• Data for processing:
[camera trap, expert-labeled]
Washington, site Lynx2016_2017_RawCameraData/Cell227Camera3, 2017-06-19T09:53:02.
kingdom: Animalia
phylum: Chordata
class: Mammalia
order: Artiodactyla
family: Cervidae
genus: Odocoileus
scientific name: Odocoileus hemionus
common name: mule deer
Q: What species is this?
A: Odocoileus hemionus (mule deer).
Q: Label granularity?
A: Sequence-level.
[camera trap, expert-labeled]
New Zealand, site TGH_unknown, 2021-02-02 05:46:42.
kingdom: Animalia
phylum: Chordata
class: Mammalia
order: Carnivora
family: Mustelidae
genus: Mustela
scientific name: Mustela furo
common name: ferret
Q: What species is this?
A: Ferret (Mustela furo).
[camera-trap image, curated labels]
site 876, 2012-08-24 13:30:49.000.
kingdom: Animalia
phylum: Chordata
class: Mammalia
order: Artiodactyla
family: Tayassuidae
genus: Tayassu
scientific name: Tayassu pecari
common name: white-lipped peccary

• Exercise objective: Each line of the listing is to be reproduced verbatim.

• Solution to this task:
[camera trap, expert-labeled]
Washington, site Lynx2016_2017_RawCameraData/Cell227Camera3, 2017-06-19T09:53:02.
kingdom: Animalia
phylum: Chordata
class: Mammalia
order: Artiodactyla
family: Cervidae
genus: Odocoileus
scientific name: Odocoileus hemionus
common name: mule deer
Q: What species is this?
A: Odocoileus hemionus (mule deer).
Q: Label granularity?
A: Sequence-level.
[camera trap, expert-labeled]
New Zealand, site TGH_unknown, 2021-02-02 05:46:42.
kingdom: Animalia
phylum: Chordata
class: Mammalia
order: Carnivora
family: Mustelidae
genus: Mustela
scientific name: Mustela furo
common name: ferret
Q: What species is this?
A: Ferret (Mustela furo).
[camera-trap image, curated labels]
site 876, 2012-08-24 13:30:49.000.
kingdom: Animalia
phylum: Chordata
class: Mammalia
order: Artiodactyla
family: Tayassuidae
genus: Tayassu
scientific name: Tayassu pecari
common name: white-lipped peccary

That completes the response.